O predito art.º 22.º é citado só em parte. Com efeito, o seu n.º 2 estabelece que “as coligações deixam de existir logo que for tornado público o resultado definitivo das eleições, mas podem transformar-se em coligações de partidos políticos, nos termos e para os efeitos do disposto no artigo 12º do Decreto-Lei nº 595/74, de 7 de novembro”. Ora, porque só foi transcrita a parte sublinhada parece que a articulista de Visão faz a correta interpretação. Porém, deve ter-se em conta a segunda parte do n.º 2, iniciado pela conjunção coordenativa adversativa “mas”.
Pode acontecer, nestes termos, logo que a certeza dos resultados eleitorais se vislumbre, que os líderes dos partidos que formam a coligação com fins eleitorais a transmutem em coligação de partidos políticos. E o efeito de coligação eleitoral desfeita deixa de fazer sentido.

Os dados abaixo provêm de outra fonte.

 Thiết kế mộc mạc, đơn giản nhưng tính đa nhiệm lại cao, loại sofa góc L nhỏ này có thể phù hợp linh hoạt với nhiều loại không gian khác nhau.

E, no processo de escolha, o PR ouvirá os partidos; e os partidos que integram a coligação podem seguir o mesmo teor de proposta e ter negociado já apoios.

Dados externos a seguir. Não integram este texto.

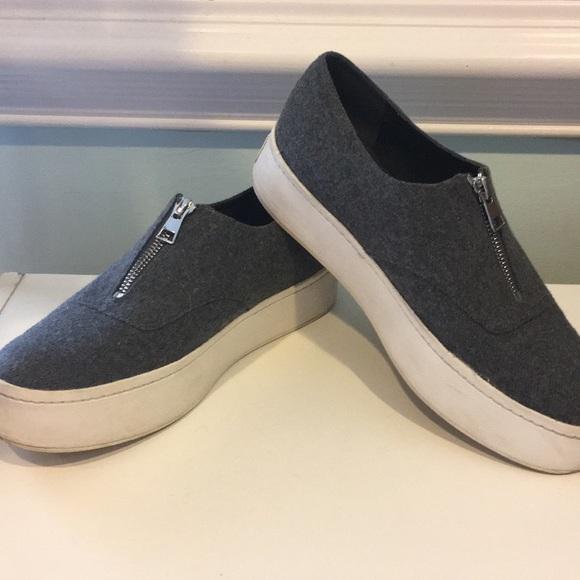 b28cfc568f7 Vince Warner Zip-Front Flannel Platform Sneakers. M 5b7857ebc9bf508943dd8b00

Se o PR tivesse, por imperativo constitucional com base no desfazer-se da coligação, de seguir a orientação que parece transparecer no artigo de Sónia Sapage, tal orientação valeria também no caso de uma coligação ter obtido a maioria absoluta, já que o número dos mandatos de um só dos partidos que a constituem podia não ser superior ao dos de outro partido que não integrasse a dita coligação.
Ademais, só faz sentido falar de empate técnico em termos eleitorais se considerarmos as sondagens ou as projeções; no “pós-eleições”, o empate ou é real ou não existe.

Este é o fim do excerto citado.